[START OF DATA FOR THE TASK]
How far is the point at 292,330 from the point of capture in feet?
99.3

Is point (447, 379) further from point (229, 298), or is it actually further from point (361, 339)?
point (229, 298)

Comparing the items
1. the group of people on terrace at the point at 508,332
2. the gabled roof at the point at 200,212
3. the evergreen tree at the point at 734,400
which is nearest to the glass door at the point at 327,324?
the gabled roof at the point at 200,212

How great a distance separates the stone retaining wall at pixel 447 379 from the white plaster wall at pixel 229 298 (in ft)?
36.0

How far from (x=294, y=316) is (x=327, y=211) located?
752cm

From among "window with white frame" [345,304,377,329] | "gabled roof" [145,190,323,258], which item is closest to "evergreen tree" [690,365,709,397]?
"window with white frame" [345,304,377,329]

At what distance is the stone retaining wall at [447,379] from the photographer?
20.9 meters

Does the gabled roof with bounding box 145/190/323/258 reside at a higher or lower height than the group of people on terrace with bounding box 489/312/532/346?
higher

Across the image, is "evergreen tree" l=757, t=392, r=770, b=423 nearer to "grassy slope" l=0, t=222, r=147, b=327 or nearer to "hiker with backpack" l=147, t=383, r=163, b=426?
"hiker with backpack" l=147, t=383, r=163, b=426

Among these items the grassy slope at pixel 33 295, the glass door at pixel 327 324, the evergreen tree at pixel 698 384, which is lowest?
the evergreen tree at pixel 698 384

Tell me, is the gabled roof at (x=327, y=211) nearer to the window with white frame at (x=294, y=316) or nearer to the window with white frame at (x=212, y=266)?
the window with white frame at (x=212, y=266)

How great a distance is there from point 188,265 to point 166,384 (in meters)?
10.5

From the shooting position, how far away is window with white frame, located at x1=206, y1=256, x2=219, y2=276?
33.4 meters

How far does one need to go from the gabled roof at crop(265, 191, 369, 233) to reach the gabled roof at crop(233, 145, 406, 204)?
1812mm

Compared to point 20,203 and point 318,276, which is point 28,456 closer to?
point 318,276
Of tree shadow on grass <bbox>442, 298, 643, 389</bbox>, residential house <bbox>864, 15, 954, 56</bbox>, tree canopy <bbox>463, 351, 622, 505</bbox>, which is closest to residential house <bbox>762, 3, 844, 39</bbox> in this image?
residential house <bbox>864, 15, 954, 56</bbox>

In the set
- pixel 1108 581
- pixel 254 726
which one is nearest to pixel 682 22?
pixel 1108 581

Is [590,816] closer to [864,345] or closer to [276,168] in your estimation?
[END OF DATA FOR THE TASK]
Arrange everything from the line containing "Compared to point" down to and including the final line of the rows as a Markdown table with the columns No. and Line. Number each line and leave out blank ones.

* **SOLUTION TO THE EXERCISE**
| No. | Line |
|---|---|
| 1 | Compared to point 20,203 and point 318,276, which is point 28,456 closer to? |
| 2 | point 318,276 |
| 3 | Of tree shadow on grass <bbox>442, 298, 643, 389</bbox>, residential house <bbox>864, 15, 954, 56</bbox>, tree canopy <bbox>463, 351, 622, 505</bbox>, which is closest to residential house <bbox>762, 3, 844, 39</bbox> in this image? |
| 4 | residential house <bbox>864, 15, 954, 56</bbox> |
| 5 | In the set |
| 6 | - pixel 1108 581 |
| 7 | - pixel 254 726 |
| 8 | which one is nearest to pixel 682 22? |
| 9 | pixel 1108 581 |
| 10 | Is [590,816] closer to [864,345] or closer to [276,168] in your estimation? |